Exercise requirements = Please quote the listing below in full, without changing a word.

Extracted data =
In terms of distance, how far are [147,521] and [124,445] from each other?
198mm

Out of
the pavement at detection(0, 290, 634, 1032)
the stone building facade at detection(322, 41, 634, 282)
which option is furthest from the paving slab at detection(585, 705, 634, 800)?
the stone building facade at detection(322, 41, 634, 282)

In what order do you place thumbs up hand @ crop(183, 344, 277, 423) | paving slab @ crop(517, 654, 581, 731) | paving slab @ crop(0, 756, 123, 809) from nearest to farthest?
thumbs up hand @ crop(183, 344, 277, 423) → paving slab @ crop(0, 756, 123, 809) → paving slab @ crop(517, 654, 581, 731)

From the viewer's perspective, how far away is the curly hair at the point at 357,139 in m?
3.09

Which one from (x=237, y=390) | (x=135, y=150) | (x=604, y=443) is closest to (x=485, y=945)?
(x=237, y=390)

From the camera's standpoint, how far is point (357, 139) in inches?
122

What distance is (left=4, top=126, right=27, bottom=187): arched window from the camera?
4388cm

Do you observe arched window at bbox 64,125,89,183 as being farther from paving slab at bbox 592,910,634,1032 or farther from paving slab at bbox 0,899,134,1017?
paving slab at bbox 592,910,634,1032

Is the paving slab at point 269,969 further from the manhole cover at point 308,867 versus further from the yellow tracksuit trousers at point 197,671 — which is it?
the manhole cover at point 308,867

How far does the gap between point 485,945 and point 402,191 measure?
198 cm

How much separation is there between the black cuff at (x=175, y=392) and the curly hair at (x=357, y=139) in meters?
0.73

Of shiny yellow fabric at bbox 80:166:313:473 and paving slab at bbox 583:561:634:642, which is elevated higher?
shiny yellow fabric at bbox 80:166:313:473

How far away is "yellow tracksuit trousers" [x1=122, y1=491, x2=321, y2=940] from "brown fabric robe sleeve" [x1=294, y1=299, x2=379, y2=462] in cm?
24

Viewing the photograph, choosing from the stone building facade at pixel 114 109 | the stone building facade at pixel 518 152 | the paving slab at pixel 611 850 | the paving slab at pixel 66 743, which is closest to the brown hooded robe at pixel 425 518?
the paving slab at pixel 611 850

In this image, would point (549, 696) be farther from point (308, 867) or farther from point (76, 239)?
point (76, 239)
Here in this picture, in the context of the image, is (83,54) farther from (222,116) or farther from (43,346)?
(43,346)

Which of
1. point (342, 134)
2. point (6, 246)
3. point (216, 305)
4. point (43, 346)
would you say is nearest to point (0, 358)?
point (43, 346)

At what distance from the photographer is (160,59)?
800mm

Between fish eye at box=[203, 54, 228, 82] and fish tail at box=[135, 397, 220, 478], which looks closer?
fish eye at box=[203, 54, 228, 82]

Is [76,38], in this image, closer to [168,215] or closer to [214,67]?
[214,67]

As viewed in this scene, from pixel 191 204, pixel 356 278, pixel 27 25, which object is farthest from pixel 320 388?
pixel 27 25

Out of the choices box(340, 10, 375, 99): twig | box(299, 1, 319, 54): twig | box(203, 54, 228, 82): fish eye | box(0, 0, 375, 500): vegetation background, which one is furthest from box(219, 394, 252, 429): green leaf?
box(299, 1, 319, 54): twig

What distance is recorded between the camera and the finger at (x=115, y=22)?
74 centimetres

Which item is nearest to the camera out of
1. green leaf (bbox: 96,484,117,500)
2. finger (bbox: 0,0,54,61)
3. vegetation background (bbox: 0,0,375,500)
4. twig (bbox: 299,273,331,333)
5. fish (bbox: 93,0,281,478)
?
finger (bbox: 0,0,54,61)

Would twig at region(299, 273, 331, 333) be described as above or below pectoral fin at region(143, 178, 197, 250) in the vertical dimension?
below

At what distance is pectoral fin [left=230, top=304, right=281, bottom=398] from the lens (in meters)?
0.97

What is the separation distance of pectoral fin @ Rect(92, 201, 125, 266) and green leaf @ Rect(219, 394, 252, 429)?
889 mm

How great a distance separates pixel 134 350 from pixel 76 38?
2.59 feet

Result below =
In terms of distance, how far are [147,521] and [124,445] from each other?
198mm

Out of
the pavement at detection(0, 290, 634, 1032)
the stone building facade at detection(322, 41, 634, 282)
which option is furthest from the paving slab at detection(585, 705, 634, 800)?
the stone building facade at detection(322, 41, 634, 282)

In what order do you place thumbs up hand @ crop(183, 344, 277, 423) | paving slab @ crop(517, 654, 581, 731) | paving slab @ crop(0, 756, 123, 809) from nearest to farthest?
thumbs up hand @ crop(183, 344, 277, 423) → paving slab @ crop(0, 756, 123, 809) → paving slab @ crop(517, 654, 581, 731)

From the viewer's perspective, how far away is the curly hair at the point at 357,139 in m?
3.09

Which one from (x=237, y=390) | (x=135, y=150) | (x=604, y=443) is closest to (x=485, y=945)?
(x=237, y=390)

From the camera's standpoint, how far is point (357, 139) in inches?
122

What distance is (left=4, top=126, right=27, bottom=187): arched window from the camera?
4388cm

Do you observe arched window at bbox 64,125,89,183 as being farther from paving slab at bbox 592,910,634,1032 or farther from paving slab at bbox 0,899,134,1017?
paving slab at bbox 592,910,634,1032

Is the paving slab at point 269,969 further from the manhole cover at point 308,867 versus further from the yellow tracksuit trousers at point 197,671 — which is it?
the manhole cover at point 308,867

How far does the gap between point 485,945 and point 402,191 measure?
198 cm

How much separation is there between the black cuff at (x=175, y=392) and the curly hair at (x=357, y=139) in meters?
0.73

Of shiny yellow fabric at bbox 80:166:313:473 and paving slab at bbox 583:561:634:642, which is elevated higher?
shiny yellow fabric at bbox 80:166:313:473

How far away is "yellow tracksuit trousers" [x1=122, y1=491, x2=321, y2=940] from "brown fabric robe sleeve" [x1=294, y1=299, x2=379, y2=462] in cm?
24

Viewing the photograph, choosing from the stone building facade at pixel 114 109 | the stone building facade at pixel 518 152 | the paving slab at pixel 611 850 | the paving slab at pixel 66 743, which is closest to the brown hooded robe at pixel 425 518?
the paving slab at pixel 611 850

In this image, would point (549, 696) be farther from point (308, 867) or farther from point (76, 239)?
point (76, 239)
Here in this picture, in the context of the image, is (83,54) farther from (222,116) or farther from (43,346)?
(43,346)

Which of
1. point (342, 134)
2. point (6, 246)
3. point (216, 305)
4. point (43, 346)
would you say is nearest to point (0, 358)?
point (43, 346)

At what distance from the photographer is (160,59)?
800mm

Between fish eye at box=[203, 54, 228, 82] and fish tail at box=[135, 397, 220, 478], which looks closer?
fish eye at box=[203, 54, 228, 82]

Is [76,38], in this image, closer to [168,215] or closer to [214,67]?
[214,67]

As viewed in this scene, from pixel 191 204, pixel 356 278, pixel 27 25, which object is farthest from pixel 320 388?
pixel 27 25

Out of the choices box(340, 10, 375, 99): twig | box(299, 1, 319, 54): twig | box(203, 54, 228, 82): fish eye | box(0, 0, 375, 500): vegetation background, which one is furthest from box(219, 394, 252, 429): green leaf?
box(299, 1, 319, 54): twig

What distance is recorded between the camera and the finger at (x=115, y=22)?
74 centimetres

Which item is nearest to the camera out of
1. green leaf (bbox: 96,484,117,500)
2. finger (bbox: 0,0,54,61)
3. vegetation background (bbox: 0,0,375,500)
4. twig (bbox: 299,273,331,333)
5. fish (bbox: 93,0,281,478)
?
finger (bbox: 0,0,54,61)

Would twig at region(299, 273, 331, 333) be described as above or below pectoral fin at region(143, 178, 197, 250) in the vertical dimension?
below

At what distance is pectoral fin [left=230, top=304, right=281, bottom=398] from the lens (in meters)?
0.97

What is the separation distance of pectoral fin @ Rect(92, 201, 125, 266) and green leaf @ Rect(219, 394, 252, 429)?
889 mm

How great a distance separates pixel 134 350 from pixel 76 38?
2.59 feet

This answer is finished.